Excerpt provided ::
In common with most other shallow-water offshore producing areas such as the Gulf of Mexico, the North Sea is postmature and now suffering severe production decline—recent analysis suggests the UK decline rate was 7.5% in 2007.

However, the North Sea, unlike the Gulf of Mexico, does not have the major deepwater reserves as an offset. The region’s only current deepwater development is Ormen Lange in Norway, which began producing in 2007. No other big deepwater developments are planned.

What Western Europe does have is considerable remaining reserves, albeit in small reservoirs with numbers of small undeveloped prospects that have been variously reported as being in the hundreds.

Geography matters

Generally referred to as “the North Sea,” the offshore play is more correctly the Northwest Europe Continental Shelf (NWECS), which includes the waters of six countries.

The prospective region off Denmark, Germany, Ireland, the Netherlands, Norway, and the UK spans a vast area from the Arctic to the warmer climes of Spain. Environmental conditions range from difficult to severe. However, it is Norway and the UK that claim most of the action.

The Norwegian and the far-north Barents seas cover a large area of the shelf and continental slope of Norway, while the UK also has production from the Irish Sea and the Atlantic shelf west of Shetland. Ireland has gas production off its southeast coast and developments happening off its environmentally challenging west coast.

This Atlantic basin is underexplored and contains a number of proven and emerging play types with potential for field developments in 500-2,500 m of water.

UK sector

With the decline in production and in common with the rest of the world, costs have been rising.

The overall outcome is that we expect combined capital and operating expenditure off Northwest Europe to be the world’s highest in 2008 at near $51 billion of a global total of $275 billion and to be at a similar level in 2012. However, as global spending grows to reach $361 billion by 2012 we expect Northwest Europe’s share to decline to 14%.

Despite decline being severe in UK waters, production is still significant. In 2007 the UK was the world’s 13th largest overall oil and gas producer. And looking to the future, according to government the UK will rely on oil and gas to provide around 80% of primary energy needs in 2020, and the UKCS has the potential to provide 20-25% of UK gas demand and 60-65% of UK oil demand.

Given entries ::

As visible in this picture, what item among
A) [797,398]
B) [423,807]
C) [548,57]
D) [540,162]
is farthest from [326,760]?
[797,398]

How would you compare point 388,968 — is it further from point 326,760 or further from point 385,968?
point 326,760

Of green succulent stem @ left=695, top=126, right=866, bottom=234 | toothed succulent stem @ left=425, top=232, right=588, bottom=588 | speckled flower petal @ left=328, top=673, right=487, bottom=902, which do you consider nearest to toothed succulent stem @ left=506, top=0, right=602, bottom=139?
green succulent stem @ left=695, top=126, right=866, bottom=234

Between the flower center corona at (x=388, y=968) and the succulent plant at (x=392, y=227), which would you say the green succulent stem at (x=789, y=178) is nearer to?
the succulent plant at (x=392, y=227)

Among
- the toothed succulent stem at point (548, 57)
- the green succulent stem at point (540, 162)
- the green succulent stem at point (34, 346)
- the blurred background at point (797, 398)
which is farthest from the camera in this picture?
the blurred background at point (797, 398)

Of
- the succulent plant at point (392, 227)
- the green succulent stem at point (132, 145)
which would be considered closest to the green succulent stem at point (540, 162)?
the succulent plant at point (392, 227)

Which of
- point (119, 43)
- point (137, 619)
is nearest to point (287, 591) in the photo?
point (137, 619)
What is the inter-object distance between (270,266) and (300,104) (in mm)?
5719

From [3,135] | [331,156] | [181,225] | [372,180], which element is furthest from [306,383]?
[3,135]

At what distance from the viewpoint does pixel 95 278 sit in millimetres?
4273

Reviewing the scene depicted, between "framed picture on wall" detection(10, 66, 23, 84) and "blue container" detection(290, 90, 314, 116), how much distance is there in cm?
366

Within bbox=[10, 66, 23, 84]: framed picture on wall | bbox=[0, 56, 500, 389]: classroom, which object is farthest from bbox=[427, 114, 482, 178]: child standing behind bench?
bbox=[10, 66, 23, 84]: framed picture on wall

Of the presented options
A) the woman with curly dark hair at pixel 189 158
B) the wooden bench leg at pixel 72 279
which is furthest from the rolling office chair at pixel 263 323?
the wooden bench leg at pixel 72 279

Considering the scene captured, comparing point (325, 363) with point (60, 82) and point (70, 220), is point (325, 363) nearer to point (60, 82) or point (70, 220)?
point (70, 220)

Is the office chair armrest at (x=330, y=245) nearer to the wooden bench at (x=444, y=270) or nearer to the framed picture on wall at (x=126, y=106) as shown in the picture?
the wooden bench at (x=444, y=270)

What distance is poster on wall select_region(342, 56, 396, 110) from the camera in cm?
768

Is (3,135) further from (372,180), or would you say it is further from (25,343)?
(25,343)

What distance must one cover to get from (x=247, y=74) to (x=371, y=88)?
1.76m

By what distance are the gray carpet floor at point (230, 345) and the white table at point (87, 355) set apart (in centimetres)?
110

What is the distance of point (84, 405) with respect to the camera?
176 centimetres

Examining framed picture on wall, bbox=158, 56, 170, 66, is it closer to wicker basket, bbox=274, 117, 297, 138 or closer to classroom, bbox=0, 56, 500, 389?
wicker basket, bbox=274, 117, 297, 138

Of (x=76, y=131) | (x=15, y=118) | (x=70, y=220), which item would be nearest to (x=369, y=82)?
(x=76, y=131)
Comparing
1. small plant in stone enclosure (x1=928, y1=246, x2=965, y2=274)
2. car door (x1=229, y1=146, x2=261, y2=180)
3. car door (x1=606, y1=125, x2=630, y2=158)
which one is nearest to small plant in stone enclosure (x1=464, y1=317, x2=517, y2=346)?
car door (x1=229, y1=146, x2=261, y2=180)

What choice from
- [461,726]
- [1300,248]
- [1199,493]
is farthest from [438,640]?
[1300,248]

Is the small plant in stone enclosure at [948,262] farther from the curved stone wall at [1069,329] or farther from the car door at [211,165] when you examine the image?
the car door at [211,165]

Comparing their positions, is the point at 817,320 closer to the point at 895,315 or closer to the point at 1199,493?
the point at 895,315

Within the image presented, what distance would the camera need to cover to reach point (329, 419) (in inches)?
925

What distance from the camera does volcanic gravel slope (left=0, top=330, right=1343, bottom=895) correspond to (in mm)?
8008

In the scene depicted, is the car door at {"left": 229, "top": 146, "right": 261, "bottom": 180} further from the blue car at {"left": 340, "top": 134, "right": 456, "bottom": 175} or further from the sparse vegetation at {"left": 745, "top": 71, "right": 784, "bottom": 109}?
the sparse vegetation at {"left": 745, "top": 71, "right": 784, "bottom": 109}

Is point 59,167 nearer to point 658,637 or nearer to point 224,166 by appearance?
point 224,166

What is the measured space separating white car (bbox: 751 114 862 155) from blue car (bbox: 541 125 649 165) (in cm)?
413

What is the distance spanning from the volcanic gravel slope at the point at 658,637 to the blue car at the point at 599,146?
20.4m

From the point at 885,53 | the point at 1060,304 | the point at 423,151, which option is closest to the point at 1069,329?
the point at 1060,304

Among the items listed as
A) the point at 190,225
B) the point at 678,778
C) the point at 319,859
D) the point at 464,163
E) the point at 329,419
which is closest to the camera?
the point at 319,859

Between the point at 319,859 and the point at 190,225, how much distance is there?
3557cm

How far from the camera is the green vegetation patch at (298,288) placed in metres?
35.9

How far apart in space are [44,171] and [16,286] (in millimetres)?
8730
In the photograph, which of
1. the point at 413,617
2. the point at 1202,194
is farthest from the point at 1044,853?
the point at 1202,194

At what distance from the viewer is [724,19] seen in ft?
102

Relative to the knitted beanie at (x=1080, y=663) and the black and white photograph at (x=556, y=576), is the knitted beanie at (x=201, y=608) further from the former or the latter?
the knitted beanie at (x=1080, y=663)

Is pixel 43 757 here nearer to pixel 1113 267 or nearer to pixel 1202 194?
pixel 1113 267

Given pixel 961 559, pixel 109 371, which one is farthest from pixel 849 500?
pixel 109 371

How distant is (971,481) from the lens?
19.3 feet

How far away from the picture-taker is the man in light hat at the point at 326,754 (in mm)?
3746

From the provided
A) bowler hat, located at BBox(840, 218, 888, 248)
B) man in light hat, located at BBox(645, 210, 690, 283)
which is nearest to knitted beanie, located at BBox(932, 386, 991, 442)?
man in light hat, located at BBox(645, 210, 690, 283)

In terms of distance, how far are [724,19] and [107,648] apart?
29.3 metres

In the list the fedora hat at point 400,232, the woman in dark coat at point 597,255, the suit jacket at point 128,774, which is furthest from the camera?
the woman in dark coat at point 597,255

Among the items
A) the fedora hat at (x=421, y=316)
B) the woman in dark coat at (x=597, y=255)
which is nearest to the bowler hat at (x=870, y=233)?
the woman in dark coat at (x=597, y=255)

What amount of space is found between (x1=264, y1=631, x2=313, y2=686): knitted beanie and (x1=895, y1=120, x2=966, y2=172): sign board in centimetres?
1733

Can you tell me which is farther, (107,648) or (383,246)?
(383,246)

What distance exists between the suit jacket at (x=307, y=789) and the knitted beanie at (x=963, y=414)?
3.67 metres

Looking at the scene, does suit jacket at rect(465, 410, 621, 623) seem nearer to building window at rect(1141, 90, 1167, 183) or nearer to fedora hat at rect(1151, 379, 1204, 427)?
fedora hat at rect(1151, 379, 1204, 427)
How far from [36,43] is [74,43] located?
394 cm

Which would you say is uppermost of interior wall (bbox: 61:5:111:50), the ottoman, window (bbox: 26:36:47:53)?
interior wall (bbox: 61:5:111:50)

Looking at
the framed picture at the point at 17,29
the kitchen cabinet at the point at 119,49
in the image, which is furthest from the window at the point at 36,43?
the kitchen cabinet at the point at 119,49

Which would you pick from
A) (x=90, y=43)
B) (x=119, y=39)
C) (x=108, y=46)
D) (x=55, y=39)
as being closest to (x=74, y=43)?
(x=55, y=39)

Stated task :: Pick up the text on North Sea oil and gas production after its final sentence and carry it on. The records play no part in what comes next.

Reply ::
West Sole (1965), the first gas discovery in the UK North Sea, went on production in 1967. Since then, the UK has produced 37.5 billion boe and has the potential to deliver another 25 billion boe or more over time, according to the industry body Oil & Gas UK.

Current business plans outline the potential for the delivery of 10 billion boe from existing fields and new projects. However, they also note that further progress will require exploration to be sustained at current rates for decades, matched by improvements to the investment climate to encourage the maximum recovery of oil and gas from existing fields.

It has been reported that in 2007 around 40% of the region’s exploration wells were successful, discovering 300-400 million boe. However, these were typically less than 20 million boe, and such accumulations bring to the fore the issue of costs.

Through mid-July 2008, five offshore fields have been approved for development; Maersk’s BOA, Petrofac’s Don South West and West Don, Venture’s Grouse, and Oilexco’s Shelley. Discoveries are still being made. In late June Oilexco reported an important dual oil and gas-condensate discovery at Moth in Block 23/21 in the UK Central North Sea (OGJ Online, July 1, 2008).

Big spenders

UK offshore operating costs rose almost 30% from 2006 to 2007 with the average technical cost of new developments (capex and opex combined) having reached $29/boe for projects coming on stream over the next 3 years, a level some 70% higher than in 2005.

UK Prime Minister Gordon Brown and the Chancellor of the Exchequer Alistair Darling ventured north on May 28 to meet with oil industry executives in Aberdeen. The meeting was to discuss the global oil supplies situation, but the minister was undoubtedly made aware of the fact that even at current oil and gas prices it is difficult for the North Sea to attract investment in marginal field developments and that the players need an improved fiscal package.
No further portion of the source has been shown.